◆ TASK MATERIAL:
----------------
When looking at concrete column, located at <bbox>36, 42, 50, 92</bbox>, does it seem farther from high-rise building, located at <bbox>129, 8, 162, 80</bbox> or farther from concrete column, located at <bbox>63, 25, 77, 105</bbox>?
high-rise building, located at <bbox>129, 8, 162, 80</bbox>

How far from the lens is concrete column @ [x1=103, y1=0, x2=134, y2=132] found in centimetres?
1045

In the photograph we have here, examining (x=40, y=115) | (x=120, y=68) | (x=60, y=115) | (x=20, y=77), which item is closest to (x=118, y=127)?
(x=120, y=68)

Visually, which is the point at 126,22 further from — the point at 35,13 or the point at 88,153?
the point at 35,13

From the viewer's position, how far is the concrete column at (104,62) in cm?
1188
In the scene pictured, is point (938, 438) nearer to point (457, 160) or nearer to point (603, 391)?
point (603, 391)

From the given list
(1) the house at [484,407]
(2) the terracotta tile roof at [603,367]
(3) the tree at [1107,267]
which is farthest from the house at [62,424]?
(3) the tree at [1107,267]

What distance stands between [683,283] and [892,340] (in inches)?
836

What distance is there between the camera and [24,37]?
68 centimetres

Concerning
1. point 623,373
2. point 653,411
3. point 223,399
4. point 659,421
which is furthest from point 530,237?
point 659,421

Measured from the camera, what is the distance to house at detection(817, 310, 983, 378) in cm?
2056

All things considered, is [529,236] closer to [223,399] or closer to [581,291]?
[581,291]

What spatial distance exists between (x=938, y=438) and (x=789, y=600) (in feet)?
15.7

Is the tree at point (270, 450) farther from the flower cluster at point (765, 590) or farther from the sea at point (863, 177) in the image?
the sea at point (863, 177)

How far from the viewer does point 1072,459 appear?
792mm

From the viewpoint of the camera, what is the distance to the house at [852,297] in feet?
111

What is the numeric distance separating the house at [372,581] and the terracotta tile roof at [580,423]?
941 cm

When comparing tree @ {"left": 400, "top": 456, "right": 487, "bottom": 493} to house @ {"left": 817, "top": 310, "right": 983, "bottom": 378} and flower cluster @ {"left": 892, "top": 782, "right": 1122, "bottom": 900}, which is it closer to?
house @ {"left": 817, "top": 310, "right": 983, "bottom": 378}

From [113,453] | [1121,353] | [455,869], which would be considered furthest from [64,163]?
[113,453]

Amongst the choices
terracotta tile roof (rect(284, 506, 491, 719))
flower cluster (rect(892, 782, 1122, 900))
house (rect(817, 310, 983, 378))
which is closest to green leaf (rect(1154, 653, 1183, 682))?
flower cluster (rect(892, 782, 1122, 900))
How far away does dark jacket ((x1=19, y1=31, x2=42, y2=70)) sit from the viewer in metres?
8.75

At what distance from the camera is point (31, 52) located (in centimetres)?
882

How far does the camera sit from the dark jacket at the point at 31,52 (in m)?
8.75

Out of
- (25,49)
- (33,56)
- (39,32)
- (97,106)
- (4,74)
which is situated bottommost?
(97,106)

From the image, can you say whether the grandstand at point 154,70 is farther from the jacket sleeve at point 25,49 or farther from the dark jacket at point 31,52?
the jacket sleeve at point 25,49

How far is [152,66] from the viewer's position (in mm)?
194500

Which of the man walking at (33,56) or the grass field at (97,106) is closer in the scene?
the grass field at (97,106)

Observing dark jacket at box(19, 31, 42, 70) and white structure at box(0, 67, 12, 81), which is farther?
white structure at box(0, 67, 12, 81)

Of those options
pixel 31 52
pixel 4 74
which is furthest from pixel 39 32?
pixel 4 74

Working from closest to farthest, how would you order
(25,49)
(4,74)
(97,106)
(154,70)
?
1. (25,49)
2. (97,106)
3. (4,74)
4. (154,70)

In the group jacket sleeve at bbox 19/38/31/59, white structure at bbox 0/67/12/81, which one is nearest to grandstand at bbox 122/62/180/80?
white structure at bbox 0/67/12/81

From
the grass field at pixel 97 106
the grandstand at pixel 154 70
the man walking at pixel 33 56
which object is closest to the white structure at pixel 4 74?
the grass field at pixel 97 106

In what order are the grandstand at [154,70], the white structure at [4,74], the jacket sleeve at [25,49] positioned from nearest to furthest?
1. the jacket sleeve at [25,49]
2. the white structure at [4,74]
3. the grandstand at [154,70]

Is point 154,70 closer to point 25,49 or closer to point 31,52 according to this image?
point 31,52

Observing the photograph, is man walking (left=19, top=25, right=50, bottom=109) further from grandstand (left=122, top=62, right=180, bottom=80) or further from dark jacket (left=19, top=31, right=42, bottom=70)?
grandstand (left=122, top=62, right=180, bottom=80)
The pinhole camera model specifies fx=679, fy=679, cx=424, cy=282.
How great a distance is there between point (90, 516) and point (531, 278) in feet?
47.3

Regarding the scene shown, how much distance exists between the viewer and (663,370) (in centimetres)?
----------------
◆ TASK REQUIREMENTS:
Copy out the lines from the one containing "How far from the viewer" through the one containing "4. (154,70)", changing "camera" to "lens" wherever it occurs and leaving everything else as it is.

◆ RESULT OF THIS EXERCISE:
How far from the viewer does point 1072,459 appear?
792mm

From the viewpoint of the lens, what is the distance to the house at [852,297] in feet?
111

What is the numeric distance separating the house at [372,581] and the terracotta tile roof at [580,423]?
941 cm

When comparing tree @ {"left": 400, "top": 456, "right": 487, "bottom": 493} to house @ {"left": 817, "top": 310, "right": 983, "bottom": 378} and flower cluster @ {"left": 892, "top": 782, "right": 1122, "bottom": 900}, which is it closer to?
house @ {"left": 817, "top": 310, "right": 983, "bottom": 378}

From [113,453] | [1121,353] | [455,869], which would be considered furthest from [64,163]?
[113,453]

Amongst the choices
terracotta tile roof (rect(284, 506, 491, 719))
flower cluster (rect(892, 782, 1122, 900))
house (rect(817, 310, 983, 378))
which is closest to green leaf (rect(1154, 653, 1183, 682))?
flower cluster (rect(892, 782, 1122, 900))
How far away does dark jacket ((x1=19, y1=31, x2=42, y2=70)) sit from the viewer in metres?
8.75

At what distance from the lens is point (31, 52) located (in centimetres)?
882

How far does the lens sit from the dark jacket at the point at 31,52 (in m)?
8.75

Out of
- (25,49)
- (33,56)
- (39,32)
- (97,106)
- (4,74)
which is situated bottommost?
(97,106)

From the image, can you say whether the grandstand at point 154,70 is farther from the jacket sleeve at point 25,49 or farther from the dark jacket at point 31,52?
the jacket sleeve at point 25,49

How far is [152,66] from the viewer's position (in mm)?
194500

Which of the man walking at (33,56) or the grass field at (97,106) is closer in the scene?
the grass field at (97,106)

Observing dark jacket at box(19, 31, 42, 70) and white structure at box(0, 67, 12, 81), which is farther?
white structure at box(0, 67, 12, 81)

Of those options
pixel 31 52
pixel 4 74
which is furthest from pixel 39 32?
pixel 4 74

Working from closest to farthest, how would you order
(25,49)
(4,74)
(97,106)
(154,70)
?
1. (25,49)
2. (97,106)
3. (4,74)
4. (154,70)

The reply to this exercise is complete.